O cidadão A sabe, inconscientemente, disso. É por isso que, contra a sua própria advertência, não dispensa uma ou outra aglomeração: no seu passeio na serra, no seu cigarro, na sua cerveja, ou até noutros hábitos mais recomendáveis (mas nem por isso mais seguros), como o desporto, uma corrida em grupo, ou um jantar desconfinado entre amigos. Existe, nele, um carinho por fazer o que lhe dá na gana.
A sua mensagem é, por isso, ainda mais perversa, e tão simples quanto aterradora, pois diz que: eu, português, renuncio à minha emancipação e, logo, à responsabilidade pelo risco de Covid-19. É a ti, Estado, que compete impedir, por quaisquer meios (que prontamente aceitarei), o contágio comunitário, dado que me recusarei a fazê-lo por meus métodos e iniciativa; mais me comprometo a pronta e totalmente culpar-te pela minha própria insuficiência.
O que me irritou no meu amigo, e o que me angustia no cidadão A, é este conluio, esta combinação entre uma absoluta fé no Estado e uma total suspeita do nosso semelhante. Como se daí não adviesse, na melhor das hipóteses, um paradoxo, e na pior um flagelo.

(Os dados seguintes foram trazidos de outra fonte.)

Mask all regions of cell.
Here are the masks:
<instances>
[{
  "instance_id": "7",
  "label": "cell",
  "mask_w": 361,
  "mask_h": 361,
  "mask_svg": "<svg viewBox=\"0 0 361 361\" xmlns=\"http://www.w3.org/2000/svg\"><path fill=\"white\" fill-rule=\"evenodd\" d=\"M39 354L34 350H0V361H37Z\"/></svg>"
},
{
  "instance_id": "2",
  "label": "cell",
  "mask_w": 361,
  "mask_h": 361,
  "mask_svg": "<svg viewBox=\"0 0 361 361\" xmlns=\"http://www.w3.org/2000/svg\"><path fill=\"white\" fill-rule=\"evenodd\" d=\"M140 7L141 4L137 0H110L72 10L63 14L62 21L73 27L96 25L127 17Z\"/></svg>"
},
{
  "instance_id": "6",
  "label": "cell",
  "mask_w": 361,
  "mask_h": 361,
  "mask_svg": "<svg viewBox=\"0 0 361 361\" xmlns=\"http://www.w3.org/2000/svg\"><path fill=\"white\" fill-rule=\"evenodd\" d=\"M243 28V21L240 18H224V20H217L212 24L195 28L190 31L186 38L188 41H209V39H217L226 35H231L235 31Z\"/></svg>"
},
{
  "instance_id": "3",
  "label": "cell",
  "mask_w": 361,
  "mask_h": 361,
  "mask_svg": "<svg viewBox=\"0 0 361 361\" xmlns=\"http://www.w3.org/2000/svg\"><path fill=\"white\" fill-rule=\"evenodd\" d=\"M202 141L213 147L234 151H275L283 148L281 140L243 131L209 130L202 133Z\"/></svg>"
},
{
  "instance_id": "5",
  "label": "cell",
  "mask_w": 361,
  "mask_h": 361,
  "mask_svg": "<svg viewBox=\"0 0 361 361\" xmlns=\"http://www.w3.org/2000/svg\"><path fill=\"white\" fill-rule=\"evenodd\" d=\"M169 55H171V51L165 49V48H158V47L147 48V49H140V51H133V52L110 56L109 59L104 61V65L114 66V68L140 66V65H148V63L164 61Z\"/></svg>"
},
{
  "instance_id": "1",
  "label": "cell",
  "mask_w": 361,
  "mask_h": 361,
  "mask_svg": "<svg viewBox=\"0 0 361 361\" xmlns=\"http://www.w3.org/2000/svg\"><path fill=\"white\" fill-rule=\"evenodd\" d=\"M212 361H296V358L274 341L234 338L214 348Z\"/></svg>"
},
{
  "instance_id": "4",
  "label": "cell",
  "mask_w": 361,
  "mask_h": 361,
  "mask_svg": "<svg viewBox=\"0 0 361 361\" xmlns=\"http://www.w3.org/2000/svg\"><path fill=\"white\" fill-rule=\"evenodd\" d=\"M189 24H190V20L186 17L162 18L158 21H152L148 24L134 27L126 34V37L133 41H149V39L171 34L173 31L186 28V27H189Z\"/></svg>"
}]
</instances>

Convém usar melhor os direitos que nos restam. A liberdade não sobrevive quando se institucionaliza a desconfiança, e por isso depende de um módico de responsabilidade individual e de respeito. Essa crença básica nos outros é aliás o que nos separa de uma sociedade de proibição e vigilância, e da ditadura sanitária ou de virtude. E é ainda a única coisa que nos impede de viver numa sociedade estruturalmente hipócrita e desigual, onde o convívio e o lazer se vão lentamente convertendo em bens de luxo, reservados aos que têm contactos, afluência e propriedade, e assim escapam aos olhos do Grande Irmão.
É isto um incentivo para abandonar a máscara? Pelo contrário. É um incentivo para a usar, e cumprir à risca as recomendações das Autoridades de Saúde. Para se distanciar, lavar as mãos, preservar-se, mesmo diante do gozo e do apoucamento, mesmo em refúgios ou locais tidos por seguros. Mas que o façamos com a dignidade da vontade, e não sob a ameaça abjecta uma proibição reforçada pelo medo. Proteja-se a saúde, mas sem ceder à sombra totalitária de uma sociedade de fim único, insensível à miséria, à pobreza e à insegurança que espreitam sobre os cordões sanitários. Porquê pedir para todos a força, se basta a cada um ter juízo?
Querer ser livre é saudável. E recomenda-se.